Eboy has a new poster celebrating the capital. I bought it. It's nearly 3 foot by 4. I just need to find some … wallspace.

Eboy joins forces with Paul Smith to create a very special version of London, previewed not in London, but in Tokyo, at Designer's Block. The cityscape will be used throughout Paul Smith’s Spring/Summer 2005 collections. Eboy previously collaborated with Paul Smith at the Milan furniture fair in April of this year to design a concept restaurant.
Based in Berlin and New York, Eboy was founded in 1998 by Steffen Sauerteig, Svend Smital, Kai Vermehr and Peter Stemmler. This Eboy ‘graphics band’ have committed themselves to high end pixel art and take their inspiration from pop culture, shopping, toys and computer games.
"I discovered Eboy's work and went to visit them at their studio in Berlin. I was delighted that they agreed to work on an exclusive project for us. This is their first and only collaboration where their work is used on fabric and clothes. The 'London Cityscape' is amazing and you can find it throughout the collection, from a large holdall, a women’s t-shirt, to the shoe lining on a pair of trainers!”

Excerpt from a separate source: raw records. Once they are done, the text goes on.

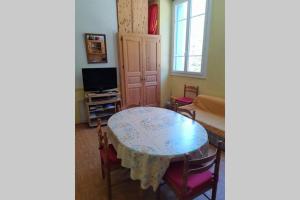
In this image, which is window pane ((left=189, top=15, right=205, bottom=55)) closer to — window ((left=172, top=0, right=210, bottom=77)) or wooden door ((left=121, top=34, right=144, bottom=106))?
window ((left=172, top=0, right=210, bottom=77))

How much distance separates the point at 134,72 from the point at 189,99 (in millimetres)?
1514

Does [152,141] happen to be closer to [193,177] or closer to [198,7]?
[193,177]

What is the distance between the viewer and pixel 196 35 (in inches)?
154

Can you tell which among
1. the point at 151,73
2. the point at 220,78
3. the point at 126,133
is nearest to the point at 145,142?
the point at 126,133

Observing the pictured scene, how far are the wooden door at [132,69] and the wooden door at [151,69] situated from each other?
14 centimetres

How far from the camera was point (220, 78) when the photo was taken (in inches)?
134

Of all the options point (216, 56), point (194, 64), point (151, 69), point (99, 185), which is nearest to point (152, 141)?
point (99, 185)

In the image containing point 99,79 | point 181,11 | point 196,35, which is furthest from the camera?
point 181,11

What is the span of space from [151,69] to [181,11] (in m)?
1.63

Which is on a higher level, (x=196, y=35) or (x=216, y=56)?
(x=196, y=35)

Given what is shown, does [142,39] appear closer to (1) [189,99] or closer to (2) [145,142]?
(1) [189,99]

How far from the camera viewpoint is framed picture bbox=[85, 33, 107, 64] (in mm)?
3662

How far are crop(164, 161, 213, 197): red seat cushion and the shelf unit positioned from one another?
2.56 metres

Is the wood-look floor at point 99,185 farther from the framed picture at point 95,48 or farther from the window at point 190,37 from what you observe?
the window at point 190,37
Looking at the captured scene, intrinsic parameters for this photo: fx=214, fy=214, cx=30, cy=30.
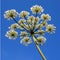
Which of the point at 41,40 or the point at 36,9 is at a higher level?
the point at 36,9

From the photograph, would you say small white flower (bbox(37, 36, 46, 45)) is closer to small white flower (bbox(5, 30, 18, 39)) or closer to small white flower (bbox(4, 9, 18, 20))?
small white flower (bbox(5, 30, 18, 39))

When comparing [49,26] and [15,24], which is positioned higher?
[15,24]

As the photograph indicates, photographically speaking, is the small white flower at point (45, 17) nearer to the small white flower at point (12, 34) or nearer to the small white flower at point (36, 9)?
the small white flower at point (36, 9)

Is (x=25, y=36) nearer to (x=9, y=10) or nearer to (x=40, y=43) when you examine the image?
(x=40, y=43)

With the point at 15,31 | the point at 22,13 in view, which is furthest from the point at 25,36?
the point at 22,13

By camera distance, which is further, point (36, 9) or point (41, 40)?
point (36, 9)

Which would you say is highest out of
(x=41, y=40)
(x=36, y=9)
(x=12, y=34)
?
(x=36, y=9)

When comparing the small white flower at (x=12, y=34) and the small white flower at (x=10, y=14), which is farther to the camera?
the small white flower at (x=10, y=14)

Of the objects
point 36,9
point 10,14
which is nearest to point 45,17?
point 36,9

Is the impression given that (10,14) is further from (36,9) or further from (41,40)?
(41,40)

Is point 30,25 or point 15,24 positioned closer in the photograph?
point 30,25

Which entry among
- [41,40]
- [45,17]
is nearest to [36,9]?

Paul Smith embraces the digital world with a pixel designed image of London. Famous landmarks: Tower Bridge, Piccadilly Circus, 10 Downing Street and the Millennium Wheel sprawl across a scene which highlights iconic double Decker buses, black cabs and red post boxes. The bustling metropolis has a mischievous edge with astronauts, green dinosaurs, cowboys, rock bands and the Eboy team dancing outside the Floral Street shop. Magmabooks
Belatedly, I'm about to start on Ackroyd's London: The Biography. On another occasion, Johnson also said: 'if you wish to have a just notion of the magnitude of this city, you must not be satisfied with seeing its great streets and squares, but must survey the innumerable little lanes and courts. It is not in the showy evolutions of buildings, but in the multiplicity of human habitations which are crowded together, that the wonderful immensity of London consists'. Footwork and Ackroyd lie ahead.